Beritakota.id, Bogor – Menteri Pertahanan (Menhan) RI, Sjafrie Sjamsoeddin, dalam forum Retret Persatuan Wartawan Indonesia (PWI), menegaskan komitmen pemerintah untuk menindak tegas seluruh aktivitas pertambangan ilegal yang mengeksploitasi sumber daya alam Indonesia. Satuan Tugas Penertiban Kawasan Hutan (Satgas PKH) dikerahkan untuk melakukan operasi penertiban secara menyeluruh di berbagai daerah tanpa terkecuali, menandakan keseriusan negara dalam menjaga kekayaan alamnya.

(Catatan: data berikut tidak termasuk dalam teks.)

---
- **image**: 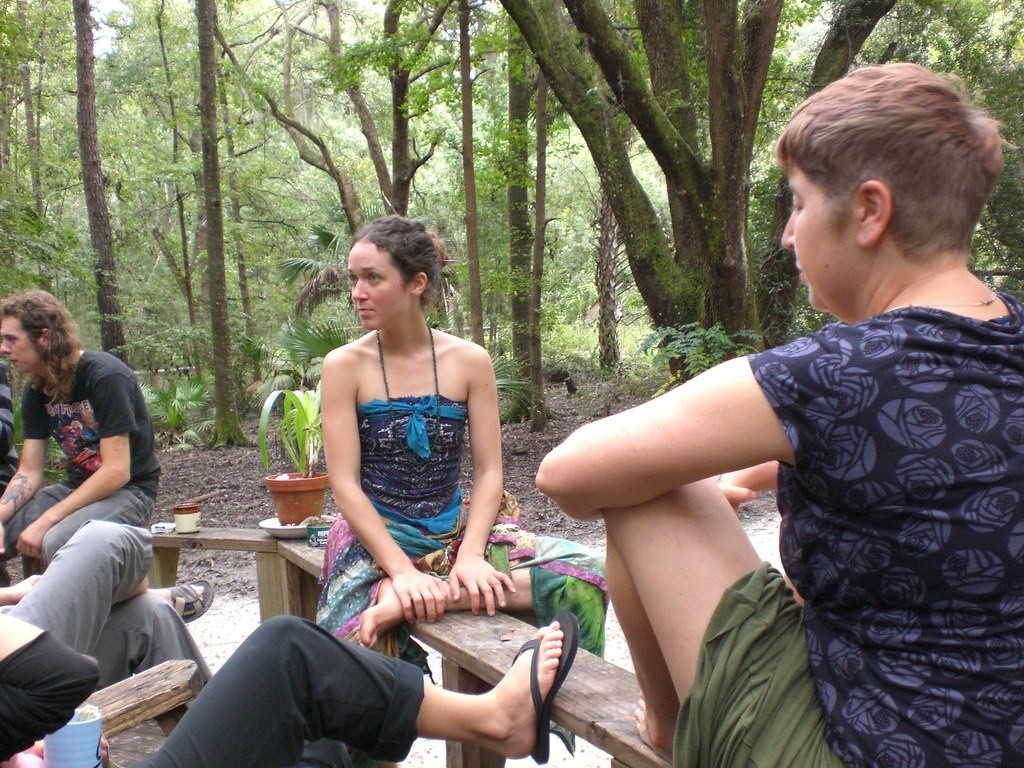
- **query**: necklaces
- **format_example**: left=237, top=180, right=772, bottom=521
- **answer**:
left=919, top=290, right=999, bottom=309
left=376, top=322, right=442, bottom=466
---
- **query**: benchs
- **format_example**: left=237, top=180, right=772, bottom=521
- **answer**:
left=277, top=540, right=673, bottom=768
left=21, top=526, right=276, bottom=624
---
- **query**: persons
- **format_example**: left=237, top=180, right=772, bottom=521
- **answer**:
left=0, top=290, right=161, bottom=581
left=314, top=215, right=610, bottom=768
left=0, top=610, right=580, bottom=768
left=532, top=63, right=1023, bottom=768
left=0, top=518, right=215, bottom=697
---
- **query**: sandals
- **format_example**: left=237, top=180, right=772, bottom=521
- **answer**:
left=166, top=578, right=216, bottom=625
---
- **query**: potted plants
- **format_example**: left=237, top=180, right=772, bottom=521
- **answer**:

Sebagai Ketua Pengarah Satgas PKH, Sjafrie Sjamsoeddin menjelaskan bahwa langkah penindakan tegas telah diterapkan, termasuk terhadap tambang nikel di kawasan Indonesia bagian barat dan timur. Langkah ini diambil untuk menutup celah kebocoran kekayaan alam yang selama ini dinikmati oleh kelompok tertentu dan seringkali luput dari penegakan hukum. Perhatian besar Presiden Prabowo Subianto terhadap praktik kebocoran sumber daya ini menjadi dorongan utama dalam upaya menjaga kedaulatan negara di semua sektor.
“Satgas penertiban hutan sudah bekerja menghentikan penyelundupan di Maluku dan daerah lain, karena kita harus sadar bahwa kedaulatan negara mencakup politik, ekonomi, dan wilayah,” ujar Sjafrie dalam Forum Retret PWI, Bogor, (31/1). Ia menyoroti ketimpangan penguasaan ekonomi nasional, di mana sebagian kecil pengusaha mengendalikan porsi utama ekonomi.
”Ada sekitar sepuluh pihak yang menguasai ekonomi nasional menurut data yang saya terima Meskipun beberapa pelaku usaha tampak legal, praktik di lapangan justru seringkali melanggar aturan, sehingga mengancam kedaulatan ekonomi,” kata Sjafrie.
Sjafrie mengajak seluruh elemen bangsa, khususnya insan pers, untuk berperan aktif dalam membela negara dari ancaman internal, termasuk praktik penyelundupan komoditas seperti timah, kelapa sawit, dan hasil tambang lainnya yang pernah menyebabkan kebocoran anggaran negara mencapai ribuan triliun rupiah. “Ketika ada niat dan peluang, kerusakan bisa terjadi. Itu yang sedang kita benahi sekarang. Negara tidak boleh kalah oleh keserakahan,” tegasnya, memastikan bahwa pola permainan semacam itu tidak akan dibiarkan di era pemerintahan Presiden Prabowo.